When the harvest moon is full and bright,
And the wolf bane blooms on an autumn night,
If the guy whose kiss used to make you swoon
Starts to lick his lips and howl at the moon,
You'd best decline if he asks you out for a bite.

- Jim Slaughter
Wanna go outside.
Oh NO! Help!

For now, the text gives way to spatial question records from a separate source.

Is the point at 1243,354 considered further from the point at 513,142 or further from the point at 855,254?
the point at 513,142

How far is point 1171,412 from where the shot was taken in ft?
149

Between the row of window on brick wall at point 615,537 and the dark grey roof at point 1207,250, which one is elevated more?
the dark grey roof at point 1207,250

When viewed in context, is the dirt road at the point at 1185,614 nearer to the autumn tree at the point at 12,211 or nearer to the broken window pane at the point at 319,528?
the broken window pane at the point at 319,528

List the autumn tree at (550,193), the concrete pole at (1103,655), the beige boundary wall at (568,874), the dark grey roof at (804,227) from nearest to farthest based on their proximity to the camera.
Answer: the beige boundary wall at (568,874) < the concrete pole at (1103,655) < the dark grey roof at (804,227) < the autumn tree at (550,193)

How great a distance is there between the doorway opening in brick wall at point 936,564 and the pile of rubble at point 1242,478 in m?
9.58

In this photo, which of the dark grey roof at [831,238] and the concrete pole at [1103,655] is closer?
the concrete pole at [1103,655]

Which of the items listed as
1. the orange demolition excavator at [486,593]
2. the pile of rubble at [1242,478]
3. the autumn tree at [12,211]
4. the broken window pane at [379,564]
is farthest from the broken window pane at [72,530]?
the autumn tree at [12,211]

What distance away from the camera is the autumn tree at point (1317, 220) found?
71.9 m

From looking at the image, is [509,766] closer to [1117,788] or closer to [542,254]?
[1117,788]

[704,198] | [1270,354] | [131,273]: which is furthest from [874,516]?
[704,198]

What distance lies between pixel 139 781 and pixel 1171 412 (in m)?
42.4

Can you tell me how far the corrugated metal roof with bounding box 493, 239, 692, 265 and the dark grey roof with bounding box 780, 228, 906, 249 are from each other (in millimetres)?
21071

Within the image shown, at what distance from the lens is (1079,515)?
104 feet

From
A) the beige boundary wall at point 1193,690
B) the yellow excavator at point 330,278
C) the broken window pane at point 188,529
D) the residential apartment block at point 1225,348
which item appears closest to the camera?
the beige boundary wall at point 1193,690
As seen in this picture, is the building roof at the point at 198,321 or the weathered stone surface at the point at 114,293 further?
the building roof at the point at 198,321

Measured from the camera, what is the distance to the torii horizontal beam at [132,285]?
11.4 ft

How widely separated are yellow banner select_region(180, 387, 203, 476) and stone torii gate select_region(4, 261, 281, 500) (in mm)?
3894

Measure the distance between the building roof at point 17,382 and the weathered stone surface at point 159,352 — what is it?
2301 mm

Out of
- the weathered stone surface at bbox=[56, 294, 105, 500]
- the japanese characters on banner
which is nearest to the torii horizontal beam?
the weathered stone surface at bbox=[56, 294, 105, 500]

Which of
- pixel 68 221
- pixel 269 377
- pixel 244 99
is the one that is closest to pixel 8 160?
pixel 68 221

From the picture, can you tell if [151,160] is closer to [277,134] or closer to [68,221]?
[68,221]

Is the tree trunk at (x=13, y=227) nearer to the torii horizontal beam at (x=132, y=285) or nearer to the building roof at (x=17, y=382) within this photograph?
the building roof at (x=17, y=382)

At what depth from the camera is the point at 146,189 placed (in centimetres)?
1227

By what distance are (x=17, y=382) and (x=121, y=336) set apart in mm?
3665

I got outside!
Let me back inside!
You never feed me.
Perhaps I'll sleep on your face.
That will sure show you.
The prowling youth
With fangs and cape
From trick or treat
There's no escape

Unless you make
Your own trick treats
And hand out bags
Of Ex-lax sweets.

- Patrick Winstanley
You think you're big.
With your fancy little words.
This is not so hard.
Row row row your boat.
Rowing gently down the stream.
Life is so extreme.
World is vast and wide.
So much out there to explore.
Right now, let's eat lunch.
My next door neighbor is a witch,
And she lives way down in a ditch.
Her clothing is a little strange,
Because she never wants to change.
She has a black robe and a black hat,
Green skin and a smelly black cat.
A big fat wart grows on her nose,
And seventeen pimples on her toes.

But...her food is EVEN worse,
Because she eats it course by course.
Her first course is seven dead bats,
Laid on top of seven rats.
Then she has twenty flies
With lots and lots of llama eyes.
Her main course is a horrible soup,
Because it's made with doggie poop.
But worst of all is her dessert.
It's little children rolled in dirt.

Last night she had a witch's feast
And turned into a greedy beast.
I think she cooked my best friend Tilly
And ate her with some peas and broccoli.

- by Samiya Vallee
I knew this gambler.
He bet it all on a bluff.
He is now homeless.
Help, me I am trapped
In a haiku factory
save me, before they
I like kittens, YEAH!
They are really fluffy, YEAH!
OMG KITTENS.
You use computers.
IPods, mobiles, cameras.
Why not write letters?
Rattle-skattle skeletons
clitter-clack each bone
Shrieksome banshees circle
and werewolves howl and moan.
Sh-sh-shake and shiver spectres
weeshly whisk along the halls
while plumptious orange pumpkins
throw their shadows on the walls.
Double-trouble witchy twins
are cooking up commotion
with rosy poison apples
bib-bobbing in their potion.
Black cats hide in shadows
with topaz eyes ashine
whilst Mummies gently moulder
in the cellar with the wine.
SCRITCH SCRITCH SCRATCH! and RAT-A-TAT!
Zoiks! Zombies — in the street!
Halloweenies here to party —
and cackling:
TRICK OR TREAT!

- Sarah Ziman
Musta woke with feelings of dread;
I bet that he thought he was dead.
Upon its unmasking,
The question I’m asking:
’Twas the ghost of white or wheat bread?